フラワー

「これ」
  短い言葉と同時に差し出された小さな花束に、クリスはぱしぱしと目を瞬かせた。どこからか摘んできたのだろう、小さな草花を細いリボンで束ねただけの慎ましさから、手作りであろうことが容易に察せられた。ふるふると揺れる花弁は柔らかく、瑞々しい。
 勢いに促されるようにして、花束を受け取る。そっと顔に近づけると、折られたばかりの茎から香る、植物独特の青臭さに混じって、山間の清流を思い出させるような清々しさが広がった。
「ありがとう。けど……どうしたんだ?」
「どうしたって…」
 クリスの反問は予想外だったらしい。返事に困った様子を見せて、ヒューゴはがり、と頭をかいた。しばらくうろうろと視線をさ迷わせていたが、やがて明後日の方向を見ながらぽつりと呟く。
「…誕生日」
「……………え?」
「だから、『誕生日』。そりゃクリスさんが自分のことに無頓着なのは知ってたし、多分クリスさん自身忘れてるだろうとは思ってたけど。やっぱそういう『節目』って大事じゃないかと思って」
 ぶっきらぼうな口調で付け足されて、クリスはああ、と短く呟いた。
 誕生日。自分がこの世界に産み落とされた、日。
 すっかり忘れていたのは事実だ。クリスが無頓着だとヒューゴは言うが、それだけではない。長い長い年月は、クリスの中から日付に対する関心を少しずつ削ぎ落とすには充分で………今ではもう、自分の年齢さえあやふやになってしまっていた。過去に何があったかは憶えていても、それがどれほど昔のことか、曖昧にしか残っていないのだ。

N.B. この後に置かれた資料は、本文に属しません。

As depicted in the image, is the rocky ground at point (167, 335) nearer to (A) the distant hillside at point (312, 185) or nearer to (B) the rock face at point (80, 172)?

 それを、ヒューゴは憶えていてくれていた。クリス自身、忘れていたことを。
「……何歳になったんだろう?」
「知ってるけど教えない。3年前、うっかり言ったらクリスさん、女性の年を言うのはどうこうって怒ったし」
「そうだったか?」
 それも憶えていないのか、と不貞腐れるヒューゴを他所に、クリスはもう一度花の香りを嗅いだ。花の美しさを、良い匂いを、忘れることがあっても、今の幸せな気分が無くなるわけではない。思い出せないだけで、幸福な気持ちは確かにあるのだし、思い出自体は記憶の引き出しにきちんとしまわれているのだから。
 長い旅路の間に、嫌な事だって無いわけじゃないけれども、こんな風に幸せな瞬間は確かにある。そして、これからも。
「本当に、ありがとうヒューゴ」
「…どういたしまして」

 本心からこぼれるのは、花よりも美しい微笑み。